(Saved entries)
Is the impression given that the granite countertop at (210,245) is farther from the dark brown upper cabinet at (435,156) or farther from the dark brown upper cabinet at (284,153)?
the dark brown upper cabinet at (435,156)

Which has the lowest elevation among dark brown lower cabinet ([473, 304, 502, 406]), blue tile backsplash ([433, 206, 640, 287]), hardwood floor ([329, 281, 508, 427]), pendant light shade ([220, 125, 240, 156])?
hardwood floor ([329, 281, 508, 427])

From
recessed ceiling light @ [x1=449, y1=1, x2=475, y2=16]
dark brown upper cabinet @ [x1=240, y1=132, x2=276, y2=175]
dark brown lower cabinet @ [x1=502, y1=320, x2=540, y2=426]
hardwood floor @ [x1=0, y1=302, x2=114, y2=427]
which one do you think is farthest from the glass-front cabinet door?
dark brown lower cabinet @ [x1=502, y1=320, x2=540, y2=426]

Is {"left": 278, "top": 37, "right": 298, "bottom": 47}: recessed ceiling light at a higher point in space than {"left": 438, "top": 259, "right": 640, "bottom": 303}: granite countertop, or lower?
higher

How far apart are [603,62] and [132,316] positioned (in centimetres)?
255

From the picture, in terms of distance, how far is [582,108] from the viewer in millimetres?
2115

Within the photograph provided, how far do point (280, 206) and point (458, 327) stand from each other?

▶ [Your objective]: The lines above should be duplicated exactly.

▶ [The response]:
Is the impression given that the granite countertop at (210,245) is farther from the dark brown upper cabinet at (435,156) or farther from the dark brown upper cabinet at (284,153)?
the dark brown upper cabinet at (435,156)

Which has the lowest elevation among dark brown lower cabinet ([473, 304, 502, 406]), blue tile backsplash ([433, 206, 640, 287]), hardwood floor ([329, 281, 508, 427]), pendant light shade ([220, 125, 240, 156])?
hardwood floor ([329, 281, 508, 427])

From
recessed ceiling light @ [x1=449, y1=1, x2=475, y2=16]
dark brown upper cabinet @ [x1=240, y1=132, x2=276, y2=175]
dark brown lower cabinet @ [x1=502, y1=320, x2=540, y2=426]
hardwood floor @ [x1=0, y1=302, x2=114, y2=427]
which one do you think is farthest from the glass-front cabinet door?
dark brown lower cabinet @ [x1=502, y1=320, x2=540, y2=426]

Is {"left": 278, "top": 37, "right": 298, "bottom": 47}: recessed ceiling light at a higher point in space than {"left": 438, "top": 259, "right": 640, "bottom": 303}: granite countertop, or lower?
higher

How far apart are [603,62] and [132,316] positioned (in centimetres)?
255

From the picture, in terms of distance, how far is [582,108] from the viewer in millimetres?
2115

Within the photograph provided, how far do point (280, 206) and point (458, 327) stand from each other?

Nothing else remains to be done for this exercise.